Discovering Caravaggio’s Saint Catherine

One of the greatest masterpieces in the collection of Madrid’s Museo Nacional Thyssen-Bornemisza is Saint Catherine of Alexandria by Michelangelo Merisi, also known as Caravaggio. Commissioned by his early patron Cardinal Francesco Maria del Monte around 1598, Saint Catherine is depicted in luxurious Renaissance garb kneeling next to the spiked breaking wheel that was supposed to kill her, the sword that did kill her after the former broke upon her touch and the martyr’s palm, all symbols of her martyrdom.

This painting and another commissioned by del Monte, The Lute Player, now in the Wildenstein Collection, are set in the same type of rooms as earlier works like The Fortune Teller and The Cardsharps, but the background walls are much more dense and inky tones, the scuro half of the chiaroscuro effect that would become so inextricably associated with Caravaggio’s genius. The strong directional light illuminating Catherine’s face and upper body is the chiaro bit. He upped the contrast in this piece, using the light flesh tones and white blouse to make Saint Catherine stand out in the penumbra, creating dimension and depth.

Saint Catherine has been part of the Museo Nacional Thyssen-Bornemisza’s collection since 1934 when it was bought at a gallery in Lucerne after one of the Barberini family’s patrimony fire sales. Museum conservators have just completed a complex program of study, cleaning and restoration of the painting, returning to Catherine the full impact of Caravaggio’s mastery of light and shadow.

The primary focus of the work was the removal of many layers of varnish added to the work over the centuries. To ensure that original was preserved, microsamples of the paint were taken and analyzed to identify the materials Caravaggio used and assess their condition. Macrophotographs, raking light examination, X-rays and infrared reflectography were all used to reveal previously unseen details of the artist’s composition and technique. For example, raking light illuminated incisions in the first paint layer, a method Caravaggio used to figure out where to place the volumes (shapes, curves, lines) of the composition.

Conservators also discovered that Catherine’s dress started out red before the artist painted a dark charcoal grey over it. X-rays showed that Caravaggio changed his mind on hand placement too, as the saint’s left hand is veritably bristling with fingers underneath the top layer. The wheel is different as well, but that wasn’t a change in plan. Caravaggio drew the complete wheel first to make sure it would fit before painting over it to create the break representing Catherine’s miraculous destruction of the means of her martyrdom.

The deep blue of the robes was created by combining lapis lazuli, azurite grains, cochineal red, charcoal black, lead white and earth pigments. The lapis in particular was a very expensive ingredient, evidence of the financial support he got from the Cardinal.

Discovering Caravaggio. Technical study and restoration of Saint Catherine of Alexandria is now on display at the Museo Nacional Thyssen-Bornemisza. The restoration is as much of a part of the exhibition as the masterpiece itself.
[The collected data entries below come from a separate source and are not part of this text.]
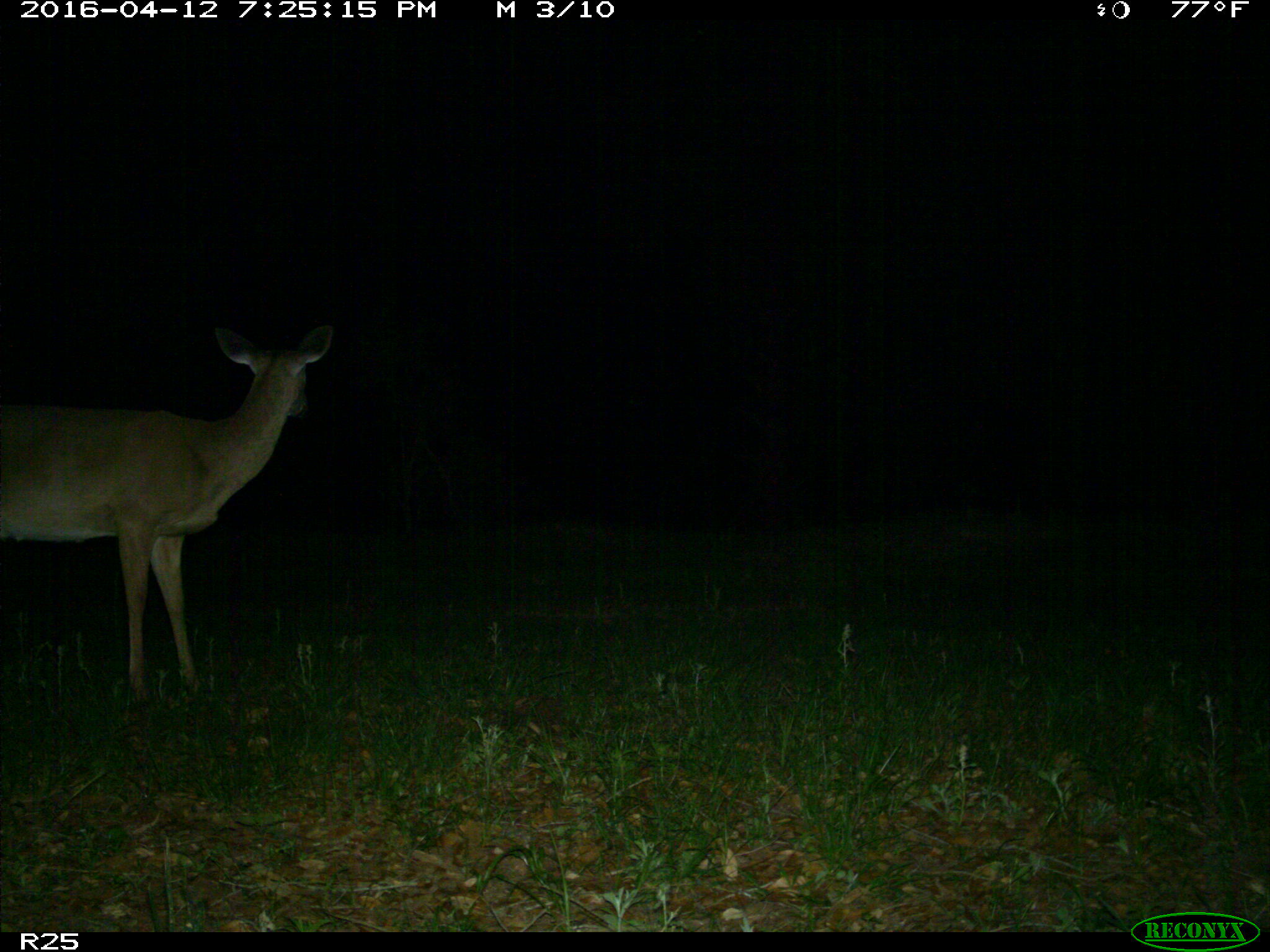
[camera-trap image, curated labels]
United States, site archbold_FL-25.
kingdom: Animalia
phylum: Chordata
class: Mammalia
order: Artiodactyla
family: Cervidae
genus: Odocoileus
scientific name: Odocoileus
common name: deer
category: unidentified deer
The show includes X-ray images and infrared reflectograms which illustrate the most interesting aspects of the work performed, explain the methods used, and attest to the excellent quality of the painting. It also features a video of the entire restoration process, the most significant discoveries, and interesting details of the painting.

With this exhibition the Museum, aware of the interest aroused by restoration work, sets out to familiarise visitors with the working methods used by restorers, who are essential to deciding on the most appropriate treatments in each case and a source of important information for art historians. Knowledge of the techniques and materials used by artists is essential to be able to decide on which processes to use to halt the deterioration of artworks. Discovering the most intimate aspects of artistic creation furthermore provides an insight into the artist’s mind and period, as well as better-grounded arguments for understanding the creative process.

The exhibition is a short one, just six months long. It opened December 17th and closes May 26th, 2019.